··· EXTRACT ···

The approach below uses Polars' lazy evaluation to convert the 3GB TSV to Parquet **without loading it into memory**. 

**How it works:**
1. `scan_csv` creates a lazy query plan (no data loaded yet)
2. `infer_schema_length=420000` tells Polars to scan all rows during execution to infer types
3. `sink_parquet` triggers execution—Polars reads in batches, infers schema, writes to Parquet
4. Memory usage: Only one batch in RAM at a time (vs. 60GB for full load)

In [None]:
# Updated paths for this repository
data_dir = Path('../data')  # Relative to nbs/ directory

# Source TSV (NOT in this repo - original was 3GB)
tsv_meta_path = data_dir / 'metadata_HOMO_SAPIENS.tsv'  # ⚠️ Does not exist here

# Output files (schema and Parquet ARE in the repo)
schema_path = data_dir / "metadata_HOMO_SAPIENS_schema.json"
parquet_path = data_dir / "metadata_HOMO_SAPIENS.parquet"  # ✅ Available via Git LFS

# Downstream outputs
potential_clin_path = data_dir / 'potential_clin_data.csv'

sep = '\t'

In [None]:
lazy_data = pl.scan_csv(
    str(tsv_meta_path),
    separator=sep,
    has_header=True,
    infer_schema_length=420000,
    null_values=["", "NA", "NaN", "null", "None",'5503934202250110435328'], 
    ignore_errors=False,
    low_memory=True,
)

···

■ WORK INSTRUCTION 1:
Answer these questions about the Polars notebook excerpt:
(a) Which function creates the lazy query plan?
(b) How much memory would a full load take?
(c) What value is assigned to `sep`?
■ WORK INSTRUCTION 2:
In the Polars notebook excerpt, list every variable whose path is built from `data_dir`.
■ WORK INSTRUCTION 3:
Copy the Polars notebook excerpt between "# Source TSV" and "in the repo)", inclusive, replacing "repo" with "repository".

··· RECORDS ···

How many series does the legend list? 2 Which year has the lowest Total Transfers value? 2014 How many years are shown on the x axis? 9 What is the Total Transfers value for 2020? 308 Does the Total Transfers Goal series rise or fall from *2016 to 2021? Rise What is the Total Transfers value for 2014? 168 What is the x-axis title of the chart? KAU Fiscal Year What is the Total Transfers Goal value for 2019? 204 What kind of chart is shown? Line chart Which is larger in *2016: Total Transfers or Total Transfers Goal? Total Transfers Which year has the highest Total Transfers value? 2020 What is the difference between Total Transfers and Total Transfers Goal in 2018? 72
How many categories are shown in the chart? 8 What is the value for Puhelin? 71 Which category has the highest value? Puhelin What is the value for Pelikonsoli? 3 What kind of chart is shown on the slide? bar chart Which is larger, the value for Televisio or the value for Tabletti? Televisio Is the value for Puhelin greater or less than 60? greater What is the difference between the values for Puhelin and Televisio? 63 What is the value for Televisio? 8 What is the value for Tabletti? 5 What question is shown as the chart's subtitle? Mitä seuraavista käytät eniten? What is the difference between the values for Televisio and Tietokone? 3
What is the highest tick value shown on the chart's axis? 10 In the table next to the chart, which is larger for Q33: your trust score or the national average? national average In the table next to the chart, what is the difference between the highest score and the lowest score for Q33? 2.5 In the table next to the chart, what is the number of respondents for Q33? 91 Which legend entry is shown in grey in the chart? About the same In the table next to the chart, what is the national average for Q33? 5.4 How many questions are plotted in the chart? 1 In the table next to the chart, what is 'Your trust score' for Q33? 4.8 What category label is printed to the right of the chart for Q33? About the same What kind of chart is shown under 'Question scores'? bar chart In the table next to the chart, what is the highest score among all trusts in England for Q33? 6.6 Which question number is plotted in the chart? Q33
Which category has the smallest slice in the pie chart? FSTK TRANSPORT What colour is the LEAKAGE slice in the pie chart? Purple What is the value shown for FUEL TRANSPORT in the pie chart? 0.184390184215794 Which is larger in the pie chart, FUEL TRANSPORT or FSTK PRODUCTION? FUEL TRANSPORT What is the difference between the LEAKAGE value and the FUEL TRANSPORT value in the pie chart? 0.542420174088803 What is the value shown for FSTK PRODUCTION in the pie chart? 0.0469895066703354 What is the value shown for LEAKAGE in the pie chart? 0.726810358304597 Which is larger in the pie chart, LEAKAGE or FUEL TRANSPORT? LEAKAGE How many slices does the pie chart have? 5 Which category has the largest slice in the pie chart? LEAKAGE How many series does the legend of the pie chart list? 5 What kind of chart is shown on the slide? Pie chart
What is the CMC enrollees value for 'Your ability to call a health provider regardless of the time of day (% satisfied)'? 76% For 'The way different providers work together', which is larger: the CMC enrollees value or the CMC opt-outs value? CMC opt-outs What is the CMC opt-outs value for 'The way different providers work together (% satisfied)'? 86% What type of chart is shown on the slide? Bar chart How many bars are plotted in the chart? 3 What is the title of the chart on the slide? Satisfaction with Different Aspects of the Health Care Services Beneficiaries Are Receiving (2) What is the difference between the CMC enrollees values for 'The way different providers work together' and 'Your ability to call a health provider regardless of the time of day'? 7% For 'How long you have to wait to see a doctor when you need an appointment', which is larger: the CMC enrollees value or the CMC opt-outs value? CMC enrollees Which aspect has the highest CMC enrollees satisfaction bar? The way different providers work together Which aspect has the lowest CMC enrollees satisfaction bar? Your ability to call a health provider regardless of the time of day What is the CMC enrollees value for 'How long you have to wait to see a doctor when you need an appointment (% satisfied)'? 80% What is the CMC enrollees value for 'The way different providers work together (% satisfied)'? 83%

···

■ ANSWER SECTION 1:
(a) `scan_csv`
(b) 60GB
(c) `'\t'`

■ ANSWER SECTION 2:
`tsv_meta_path`, `schema_path`, `parquet_path`, `potential_clin_path`

■ ANSWER SECTION 3:
# Source TSV (NOT in this repository - original was 3GB)
tsv_meta_path = data_dir / 'metadata_HOMO_SAPIENS.tsv'  # ⚠️ Does not exist here

# Output files (schema and Parquet ARE in the repository)